--- Actions to take ---
a: Answer these questions using the article on the Conscious Brands 100 list:
(i) Which brand placed fourth?
(ii) How many consumers took part in the global survey?
(iii) How much did Microsoft donate to non-profits?
b: Please translate this sentence from the article on the Conscious Brands 100 list into Spanish: "Twitter and Facebook scored surprisingly low on the moral performance index."
c: Output the part of the article on the Conscious Brands 100 list that opens with the words containing "The list was" and closes with "changing consumer attitudes.".

--- Passage for review ---

MONDAY 28 JUN 2021 11:49 AM


Brand consultancy, Wolff Olins, and global insight agency, Hall & Partners, released its Conscious Brands 100 list, which saw Microsoft, Headspace, YouTube, Pfizer, Google and Netflix celebrated as the world’s most responsible brands.

The list was created in response to increased consumer demand for companies to act more responsibly in terms of ethics, sustainability and social issues. The findings show how brands can rapidly grow their global frame and relevance if they adapt strategy to match changing consumer attitudes.

The index defines a 'conscious brand' as an organisation that is responsive to people’s needs, moods and culture. It must also take responsibility by helping people, communities and the planet. Technology was at the forefront of people’s personal and professional lives this past year as it allowed human and business connections to continue despite national lockdowns. As a result, Microsoft, YouTube and Google placed top, third and fifth respectively.

Vanella Jackson, Global CEO of Hall & Partners, says, “There is a growing need and opportunity for brands to show leadership and bring consciousness into their brand and marketing strategies. And, in doing so, help create a virtuous cycle of doing good between business, brands and consumers.”

Microsoft scored highly for its development of Microsoft Teams, which became an essential tool for employees working remotely. During the pandemic, Microsoft used technology to help research Covid-19 vaccinations and donated a total of $1.9bn to non-profits, nearly $4bn to diverse-owned businesses and drastically reduced its carbon footprint in 2020 alone.

The rankings reflect the internal and external shift prioritising mental and physical health. The meditation and mental wellbeing app, Headspace, ranked second while Pfizer placed fourth after becoming a household name for its development of Covid-19 vaccines. Netflix placed sixth for its effort to tell more diverse stories and contribute to culture while people were confined to their homes.

Twitter and Facebook scored surprisingly low on the moral performance index. Despite launching its conscious sustainability collection, H&M also scored poorly for ‘inspires sense of community’, while Deliveroo scored poorly for ‘speaks up for what is right and wrong in the world’, despite huge increase in business during the pandemic.

The world’s leading brands are scored according to six key criteria: empathy, reform, multisensory, collectivism and morality. This was measured through a global survey of 9,000 consumers rating 223 brands in the UK, US and China.

[Items from a data source]
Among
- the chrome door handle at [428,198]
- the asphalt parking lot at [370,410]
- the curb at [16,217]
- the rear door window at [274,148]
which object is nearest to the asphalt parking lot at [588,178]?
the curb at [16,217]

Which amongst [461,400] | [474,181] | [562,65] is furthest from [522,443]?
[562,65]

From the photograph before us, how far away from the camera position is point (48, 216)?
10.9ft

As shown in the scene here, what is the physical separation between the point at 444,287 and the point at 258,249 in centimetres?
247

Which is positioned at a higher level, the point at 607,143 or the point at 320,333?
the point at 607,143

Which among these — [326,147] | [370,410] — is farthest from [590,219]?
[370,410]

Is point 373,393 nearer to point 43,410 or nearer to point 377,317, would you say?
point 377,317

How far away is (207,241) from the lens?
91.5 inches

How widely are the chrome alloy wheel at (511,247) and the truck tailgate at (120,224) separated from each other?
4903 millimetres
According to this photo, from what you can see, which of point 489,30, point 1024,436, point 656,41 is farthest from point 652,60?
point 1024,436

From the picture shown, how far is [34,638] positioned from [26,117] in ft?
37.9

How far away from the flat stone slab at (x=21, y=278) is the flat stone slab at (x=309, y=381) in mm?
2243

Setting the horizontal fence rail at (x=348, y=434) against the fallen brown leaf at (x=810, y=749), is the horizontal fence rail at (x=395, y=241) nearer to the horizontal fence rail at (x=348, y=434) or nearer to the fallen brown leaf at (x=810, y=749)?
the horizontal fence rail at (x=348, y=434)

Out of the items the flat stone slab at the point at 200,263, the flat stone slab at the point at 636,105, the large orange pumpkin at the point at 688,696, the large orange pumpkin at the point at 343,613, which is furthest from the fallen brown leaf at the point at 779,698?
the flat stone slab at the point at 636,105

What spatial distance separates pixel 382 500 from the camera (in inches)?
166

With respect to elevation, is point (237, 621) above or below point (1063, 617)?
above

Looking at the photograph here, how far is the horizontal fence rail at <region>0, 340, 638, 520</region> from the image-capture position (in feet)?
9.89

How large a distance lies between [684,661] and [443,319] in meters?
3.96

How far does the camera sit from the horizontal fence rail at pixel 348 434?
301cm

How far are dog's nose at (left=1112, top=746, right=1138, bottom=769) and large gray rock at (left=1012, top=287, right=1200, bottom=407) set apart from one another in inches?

--- Outputs for the tasks ---
a:
(i) Pfizer
(ii) 9,000
(iii) A total of $1.9bn

b: Twitter y Facebook obtuvieron una puntuación sorprendentemente baja en el índice de desempeño moral.

c:
The list was created in response to increased consumer demand for companies to act more responsibly in terms of ethics, sustainability and social issues. The findings show how brands can rapidly grow their global frame and relevance if they adapt strategy to match changing consumer attitudes.